We fully agree with the above comments, and we summarize our responses into key messages:

  1. We wish to highlight that our method using small-scale model and data successfully outperforms several established baselines, all of which use large-scale models and data—serving as strong evidence of our method's effectiveness. Our scalability results, from the small (190M) model to the medium (460M) model, also verifies scalability within a range we can afford. What we lack is the large-scale result (i.e. 1B), which are highly resource demanding. The reviewer highlights the benefit of this further study and still accepts our paper. We plan to incorporate the large-scale results but cannot provide numbers at this point due to time constraints.
  2. Our scope in this paper is primarily focused on introducing the first continuous-valued audio language model (LM) for TTA, and on further improving it. Therefore, studying MNTP's effectiveness on discrete tokens may be somewhat out of scope, as MNTP remains critical for continuous LMs regardless of its effectiveness on discrete LMs. However, we fully agree with the reviewer's point that such a study could significantly broaden MNTP's applicability. As such, we believe it would be more appropriate to explore this topic in a separate paper specifically focused on the discrete use case.

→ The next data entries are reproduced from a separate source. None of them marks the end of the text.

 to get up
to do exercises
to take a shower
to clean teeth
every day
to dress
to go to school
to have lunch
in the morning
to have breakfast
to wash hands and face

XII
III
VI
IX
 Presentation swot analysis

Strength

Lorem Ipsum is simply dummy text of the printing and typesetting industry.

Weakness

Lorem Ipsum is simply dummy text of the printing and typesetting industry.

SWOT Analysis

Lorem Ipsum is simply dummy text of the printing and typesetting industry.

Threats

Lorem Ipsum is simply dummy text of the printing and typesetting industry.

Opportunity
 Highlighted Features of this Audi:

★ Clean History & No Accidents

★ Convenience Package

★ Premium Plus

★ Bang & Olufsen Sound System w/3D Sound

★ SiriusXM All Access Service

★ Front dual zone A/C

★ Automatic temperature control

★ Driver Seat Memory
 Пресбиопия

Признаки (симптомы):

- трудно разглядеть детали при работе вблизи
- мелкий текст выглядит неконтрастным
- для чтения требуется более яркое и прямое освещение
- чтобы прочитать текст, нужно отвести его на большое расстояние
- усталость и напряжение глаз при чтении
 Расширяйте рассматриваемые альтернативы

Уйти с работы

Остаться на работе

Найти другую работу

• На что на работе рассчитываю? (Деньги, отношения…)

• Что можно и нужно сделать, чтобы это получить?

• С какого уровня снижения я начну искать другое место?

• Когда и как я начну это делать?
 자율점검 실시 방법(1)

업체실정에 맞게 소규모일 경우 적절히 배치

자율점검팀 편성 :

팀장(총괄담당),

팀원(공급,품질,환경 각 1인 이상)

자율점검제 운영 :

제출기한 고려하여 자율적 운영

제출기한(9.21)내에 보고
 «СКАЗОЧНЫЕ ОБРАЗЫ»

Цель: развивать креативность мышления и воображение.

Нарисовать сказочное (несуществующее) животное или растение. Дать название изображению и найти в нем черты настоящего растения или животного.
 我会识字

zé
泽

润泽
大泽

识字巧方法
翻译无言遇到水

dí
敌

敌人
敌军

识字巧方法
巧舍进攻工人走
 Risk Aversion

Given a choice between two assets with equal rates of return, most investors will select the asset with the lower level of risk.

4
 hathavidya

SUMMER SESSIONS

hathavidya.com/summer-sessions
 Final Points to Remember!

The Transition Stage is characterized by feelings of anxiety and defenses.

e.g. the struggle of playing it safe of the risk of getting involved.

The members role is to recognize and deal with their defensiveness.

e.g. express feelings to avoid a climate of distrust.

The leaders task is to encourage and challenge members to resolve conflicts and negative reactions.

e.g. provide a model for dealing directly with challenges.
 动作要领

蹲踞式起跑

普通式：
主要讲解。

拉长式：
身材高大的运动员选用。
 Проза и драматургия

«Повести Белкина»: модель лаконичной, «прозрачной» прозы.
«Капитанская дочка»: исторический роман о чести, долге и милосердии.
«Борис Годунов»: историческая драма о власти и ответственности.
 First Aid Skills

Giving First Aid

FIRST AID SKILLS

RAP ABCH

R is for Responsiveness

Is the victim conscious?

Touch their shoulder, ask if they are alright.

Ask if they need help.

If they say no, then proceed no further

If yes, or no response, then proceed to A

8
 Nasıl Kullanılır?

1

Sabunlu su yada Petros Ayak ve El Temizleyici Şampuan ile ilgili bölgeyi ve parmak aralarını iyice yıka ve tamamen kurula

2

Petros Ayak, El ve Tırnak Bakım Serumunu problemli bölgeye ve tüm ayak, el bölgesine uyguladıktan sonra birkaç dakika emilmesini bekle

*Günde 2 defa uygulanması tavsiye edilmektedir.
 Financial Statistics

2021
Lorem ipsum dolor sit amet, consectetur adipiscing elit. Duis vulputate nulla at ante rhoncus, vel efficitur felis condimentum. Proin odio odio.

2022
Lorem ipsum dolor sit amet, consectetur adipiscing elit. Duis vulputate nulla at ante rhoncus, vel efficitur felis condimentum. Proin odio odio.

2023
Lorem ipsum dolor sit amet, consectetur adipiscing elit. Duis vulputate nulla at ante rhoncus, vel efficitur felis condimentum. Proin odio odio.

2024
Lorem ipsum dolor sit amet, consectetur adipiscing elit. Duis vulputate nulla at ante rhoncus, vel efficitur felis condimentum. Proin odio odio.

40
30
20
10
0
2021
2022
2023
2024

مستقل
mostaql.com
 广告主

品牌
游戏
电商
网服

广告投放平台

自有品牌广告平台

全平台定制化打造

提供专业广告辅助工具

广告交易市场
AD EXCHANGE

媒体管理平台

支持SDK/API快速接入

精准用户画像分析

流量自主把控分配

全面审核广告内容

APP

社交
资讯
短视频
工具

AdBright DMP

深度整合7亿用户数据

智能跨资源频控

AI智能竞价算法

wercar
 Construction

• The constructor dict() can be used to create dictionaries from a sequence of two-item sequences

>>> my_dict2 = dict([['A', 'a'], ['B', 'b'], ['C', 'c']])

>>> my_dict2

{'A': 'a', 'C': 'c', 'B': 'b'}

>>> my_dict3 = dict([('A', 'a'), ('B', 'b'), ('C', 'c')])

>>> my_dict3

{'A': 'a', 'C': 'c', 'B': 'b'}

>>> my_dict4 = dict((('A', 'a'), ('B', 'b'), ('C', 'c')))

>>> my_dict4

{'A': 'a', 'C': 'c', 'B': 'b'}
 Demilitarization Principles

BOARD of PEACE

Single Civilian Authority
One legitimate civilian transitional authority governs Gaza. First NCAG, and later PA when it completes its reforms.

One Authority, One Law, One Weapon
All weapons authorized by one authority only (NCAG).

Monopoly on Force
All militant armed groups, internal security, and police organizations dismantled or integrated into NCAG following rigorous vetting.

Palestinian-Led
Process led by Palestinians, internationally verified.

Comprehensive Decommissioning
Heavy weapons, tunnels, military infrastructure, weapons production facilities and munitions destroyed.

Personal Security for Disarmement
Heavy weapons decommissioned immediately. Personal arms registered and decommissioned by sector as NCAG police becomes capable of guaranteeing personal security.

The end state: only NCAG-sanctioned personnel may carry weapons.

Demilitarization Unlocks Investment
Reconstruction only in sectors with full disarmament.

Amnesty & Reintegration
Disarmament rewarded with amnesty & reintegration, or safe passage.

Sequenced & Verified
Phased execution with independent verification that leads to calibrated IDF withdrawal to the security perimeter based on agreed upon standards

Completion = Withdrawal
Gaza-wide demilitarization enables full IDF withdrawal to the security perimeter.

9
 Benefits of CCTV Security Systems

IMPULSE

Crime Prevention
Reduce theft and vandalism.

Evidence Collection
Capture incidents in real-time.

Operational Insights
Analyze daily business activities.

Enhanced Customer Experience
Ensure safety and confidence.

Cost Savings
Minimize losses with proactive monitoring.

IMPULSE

We thank the reviewer for all the responses. We believe there is no misunderstanding. Thank you!

最终决定

This paper explores generative audio language modeling using continuous-valued tokens. It starts with a next-token prediction framework, where each latent embedding from an autoencoder is generated through a token-wise diffusion process. Building on this, the authors introduce Masked Next-Token Prediction (MNTP)—a strategy aimed at predicting upcoming tokens beyond the immediate next one.

While reviewers initially noted missing results and comparisons, the authors addressed most of these concerns during the discussion phase. Despite the authors’ responsiveness and willingness to provide additional results and clarifications, the novelty and results of the proposed approach are not convincing enough for an ICML publication. I encourage the authors to better justify their architectural and design choices, and include results from additional speech / audio domains. This will greatly improve the quality of the submission.